_PASSAGE_
Amazon MWAA frequently asked questions - Amazon Managed Workflows for Apache Airflow
Services or capabilities described in Amazon Web Services documentation might vary by Region. To see the differences applicable to the China Regions, see Getting Started with Amazon Web Services in China (PDF).

Amazon MWAA frequently asked questions

This page describes common questions you may encounter when using Amazon Managed Workflows for Apache Airflow.

Contents

Supported versions

What does Amazon MWAA support for Apache Airflow v2?

To learn what Amazon MWAA supports, see Apache Airflow versions on Amazon Managed Workflows for Apache Airflow.

Why are older versions of Apache Airflow not supported?

We are only supporting the latest (as of launch) Apache Airflow version Apache Airflow v1.10.12 due to security concerns with older versions.

What Python version should I use?

The following Apache Airflow versions are supported on Amazon Managed Workflows for Apache Airflow.

_GIVEN ENTRIES_
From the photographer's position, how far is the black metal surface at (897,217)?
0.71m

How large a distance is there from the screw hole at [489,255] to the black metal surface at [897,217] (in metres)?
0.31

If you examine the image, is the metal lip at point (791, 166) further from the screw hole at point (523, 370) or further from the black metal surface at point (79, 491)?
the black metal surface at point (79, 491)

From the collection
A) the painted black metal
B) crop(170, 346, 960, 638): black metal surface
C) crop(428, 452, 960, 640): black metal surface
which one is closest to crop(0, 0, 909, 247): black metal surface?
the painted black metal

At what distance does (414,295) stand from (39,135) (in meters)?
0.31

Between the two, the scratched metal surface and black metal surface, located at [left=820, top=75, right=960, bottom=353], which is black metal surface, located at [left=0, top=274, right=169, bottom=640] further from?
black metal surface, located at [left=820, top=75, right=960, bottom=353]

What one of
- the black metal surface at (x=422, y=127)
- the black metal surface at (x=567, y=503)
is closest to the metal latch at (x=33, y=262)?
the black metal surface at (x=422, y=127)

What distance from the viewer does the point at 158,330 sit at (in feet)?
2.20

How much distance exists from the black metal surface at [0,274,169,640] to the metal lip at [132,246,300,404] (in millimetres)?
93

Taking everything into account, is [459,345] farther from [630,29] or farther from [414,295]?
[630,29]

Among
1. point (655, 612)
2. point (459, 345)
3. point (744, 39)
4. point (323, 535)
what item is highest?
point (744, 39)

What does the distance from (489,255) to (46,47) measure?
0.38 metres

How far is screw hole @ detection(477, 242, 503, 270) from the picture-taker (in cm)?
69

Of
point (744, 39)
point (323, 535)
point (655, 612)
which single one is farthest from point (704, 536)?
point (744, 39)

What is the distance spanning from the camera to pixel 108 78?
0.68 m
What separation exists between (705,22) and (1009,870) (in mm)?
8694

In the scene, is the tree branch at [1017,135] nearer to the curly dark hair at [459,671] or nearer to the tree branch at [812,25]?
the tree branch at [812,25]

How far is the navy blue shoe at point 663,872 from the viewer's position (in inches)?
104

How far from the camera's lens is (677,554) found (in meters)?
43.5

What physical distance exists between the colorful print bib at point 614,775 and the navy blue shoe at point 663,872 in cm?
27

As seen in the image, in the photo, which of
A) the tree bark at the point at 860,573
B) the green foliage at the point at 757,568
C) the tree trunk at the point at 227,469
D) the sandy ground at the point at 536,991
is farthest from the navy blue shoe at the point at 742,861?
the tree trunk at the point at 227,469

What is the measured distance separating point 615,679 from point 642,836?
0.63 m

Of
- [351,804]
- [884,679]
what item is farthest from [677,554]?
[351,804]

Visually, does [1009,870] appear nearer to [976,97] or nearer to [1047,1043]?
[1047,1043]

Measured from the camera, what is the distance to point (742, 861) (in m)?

_TASK REQUIREMENTS_
(a) Transcribe the part of the Amazon MWAA FAQ page that runs from "Supported versions" up to and including "supported on Amazon Managed Workflows for Apache Airflow.".
(b) Restate word for word the lines in the entries from the line with "What is the measured" up to and including the final line of the entries, and nothing else.

_SOLUTIONS_
(a)
Supported versions

What does Amazon MWAA support for Apache Airflow v2?

To learn what Amazon MWAA supports, see Apache Airflow versions on Amazon Managed Workflows for Apache Airflow.

Why are older versions of Apache Airflow not supported?

We are only supporting the latest (as of launch) Apache Airflow version Apache Airflow v1.10.12 due to security concerns with older versions.

What Python version should I use?

The following Apache Airflow versions are supported on Amazon Managed Workflows for Apache Airflow.

(b)
What is the measured distance separating point 615,679 from point 642,836?
0.63 m

Of
- [351,804]
- [884,679]
what item is farthest from [677,554]?
[351,804]

Visually, does [1009,870] appear nearer to [976,97] or nearer to [1047,1043]?
[1047,1043]

Measured from the camera, what is the distance to point (742, 861) (in m)?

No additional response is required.